• EXERCISE DESCRIPTION:
Only a number is expected: how many lines in the entries that follow contain the word "United"?

::: ENTRIES PROVIDED

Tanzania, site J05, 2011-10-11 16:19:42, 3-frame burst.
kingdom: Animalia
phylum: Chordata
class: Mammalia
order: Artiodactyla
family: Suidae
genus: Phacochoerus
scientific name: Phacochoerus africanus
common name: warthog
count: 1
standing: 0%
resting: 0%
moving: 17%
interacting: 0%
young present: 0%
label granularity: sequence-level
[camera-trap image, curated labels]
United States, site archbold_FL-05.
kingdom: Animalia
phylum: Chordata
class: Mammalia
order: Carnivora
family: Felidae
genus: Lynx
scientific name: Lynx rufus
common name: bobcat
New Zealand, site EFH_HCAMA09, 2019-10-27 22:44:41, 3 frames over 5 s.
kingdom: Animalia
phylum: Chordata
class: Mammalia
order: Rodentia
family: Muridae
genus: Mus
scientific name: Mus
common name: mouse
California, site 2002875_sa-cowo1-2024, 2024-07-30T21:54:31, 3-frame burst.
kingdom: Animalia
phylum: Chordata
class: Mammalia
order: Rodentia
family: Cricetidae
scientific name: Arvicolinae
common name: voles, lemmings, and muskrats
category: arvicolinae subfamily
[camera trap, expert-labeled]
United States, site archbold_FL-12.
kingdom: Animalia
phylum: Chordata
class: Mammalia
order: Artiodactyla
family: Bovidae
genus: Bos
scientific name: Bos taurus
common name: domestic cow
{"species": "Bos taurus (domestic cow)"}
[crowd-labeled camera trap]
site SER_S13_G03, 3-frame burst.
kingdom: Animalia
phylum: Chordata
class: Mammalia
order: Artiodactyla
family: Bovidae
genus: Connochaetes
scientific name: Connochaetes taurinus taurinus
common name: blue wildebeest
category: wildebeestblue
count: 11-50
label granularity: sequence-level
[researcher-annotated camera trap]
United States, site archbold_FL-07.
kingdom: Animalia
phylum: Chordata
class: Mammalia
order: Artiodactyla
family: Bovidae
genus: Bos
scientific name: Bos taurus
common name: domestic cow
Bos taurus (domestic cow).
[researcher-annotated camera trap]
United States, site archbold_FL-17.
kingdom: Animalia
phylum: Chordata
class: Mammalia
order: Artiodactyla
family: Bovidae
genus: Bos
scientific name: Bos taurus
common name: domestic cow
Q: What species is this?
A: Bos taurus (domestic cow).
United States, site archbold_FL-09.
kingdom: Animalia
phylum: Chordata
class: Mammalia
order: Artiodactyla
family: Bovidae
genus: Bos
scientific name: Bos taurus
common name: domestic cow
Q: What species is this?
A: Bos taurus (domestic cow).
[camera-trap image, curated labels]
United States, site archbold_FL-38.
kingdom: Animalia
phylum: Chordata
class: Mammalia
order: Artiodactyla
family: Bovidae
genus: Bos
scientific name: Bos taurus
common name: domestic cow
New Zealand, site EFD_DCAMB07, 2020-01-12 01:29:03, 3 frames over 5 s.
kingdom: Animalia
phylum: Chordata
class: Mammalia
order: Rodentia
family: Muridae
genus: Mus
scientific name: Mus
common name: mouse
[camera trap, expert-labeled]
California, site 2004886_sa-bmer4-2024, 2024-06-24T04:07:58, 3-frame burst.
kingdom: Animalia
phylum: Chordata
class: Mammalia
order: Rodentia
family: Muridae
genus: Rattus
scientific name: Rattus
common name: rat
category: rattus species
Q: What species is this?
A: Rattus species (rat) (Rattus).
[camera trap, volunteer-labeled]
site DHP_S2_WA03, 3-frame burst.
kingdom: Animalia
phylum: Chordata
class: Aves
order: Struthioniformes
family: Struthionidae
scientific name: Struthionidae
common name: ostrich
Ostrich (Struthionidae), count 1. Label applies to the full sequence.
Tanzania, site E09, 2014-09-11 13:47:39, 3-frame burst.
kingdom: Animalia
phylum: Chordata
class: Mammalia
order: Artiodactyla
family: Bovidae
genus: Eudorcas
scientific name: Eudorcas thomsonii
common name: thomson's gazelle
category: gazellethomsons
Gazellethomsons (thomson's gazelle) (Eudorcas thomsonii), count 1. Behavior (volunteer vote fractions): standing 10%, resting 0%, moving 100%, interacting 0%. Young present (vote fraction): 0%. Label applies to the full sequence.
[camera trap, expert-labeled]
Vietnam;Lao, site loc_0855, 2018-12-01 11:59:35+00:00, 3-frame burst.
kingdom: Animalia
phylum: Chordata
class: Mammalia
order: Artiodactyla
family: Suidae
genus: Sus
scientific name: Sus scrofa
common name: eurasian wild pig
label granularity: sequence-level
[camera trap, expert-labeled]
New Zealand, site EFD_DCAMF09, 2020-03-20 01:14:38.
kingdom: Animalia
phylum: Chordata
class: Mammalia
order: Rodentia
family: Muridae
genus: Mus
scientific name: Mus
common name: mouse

::::::

• WORKED SOLUTION:
6